= SHORT PROBLEM =
Rewrite the data starting at the line that contains "At what distance" and ending at the last line of the data, both included. Keep every line the same, except multiply each number in the answers, whether a distance or a coordinate, by 1.6 and round it to its original number of decimal places, with halves rounded up.

= Spatial relation data =
****************

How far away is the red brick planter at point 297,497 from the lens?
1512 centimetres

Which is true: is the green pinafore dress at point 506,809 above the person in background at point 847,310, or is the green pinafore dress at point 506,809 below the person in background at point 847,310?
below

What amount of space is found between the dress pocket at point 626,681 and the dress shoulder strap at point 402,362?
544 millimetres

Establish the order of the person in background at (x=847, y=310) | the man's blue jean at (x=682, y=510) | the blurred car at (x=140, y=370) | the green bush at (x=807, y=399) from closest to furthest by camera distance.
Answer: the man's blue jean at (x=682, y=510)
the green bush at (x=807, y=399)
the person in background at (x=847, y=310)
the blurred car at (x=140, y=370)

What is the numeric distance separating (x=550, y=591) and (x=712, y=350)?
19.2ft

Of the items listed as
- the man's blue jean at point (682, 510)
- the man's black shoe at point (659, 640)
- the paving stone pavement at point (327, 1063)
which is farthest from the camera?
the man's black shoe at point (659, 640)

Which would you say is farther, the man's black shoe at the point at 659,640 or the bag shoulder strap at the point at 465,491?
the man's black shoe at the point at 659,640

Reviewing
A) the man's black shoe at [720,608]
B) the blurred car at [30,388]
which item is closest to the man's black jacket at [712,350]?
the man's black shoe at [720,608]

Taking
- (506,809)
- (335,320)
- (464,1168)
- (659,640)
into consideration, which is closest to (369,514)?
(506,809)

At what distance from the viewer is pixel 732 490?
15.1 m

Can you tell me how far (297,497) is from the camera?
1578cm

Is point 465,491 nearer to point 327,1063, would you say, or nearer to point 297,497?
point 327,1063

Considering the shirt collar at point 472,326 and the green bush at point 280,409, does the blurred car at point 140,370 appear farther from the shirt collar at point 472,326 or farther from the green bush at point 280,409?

****************

= WORKED SOLUTION =
At what distance from the viewer is pixel 732 490?
24.2 m

Can you tell me how far (297,497) is from the camera?
2525cm

Is point 465,491 nearer to point 327,1063, would you say, or nearer to point 297,497?
point 523,1701

Considering the shirt collar at point 472,326 and the green bush at point 280,409, does the blurred car at point 140,370 appear farther from the shirt collar at point 472,326 or farther from the green bush at point 280,409?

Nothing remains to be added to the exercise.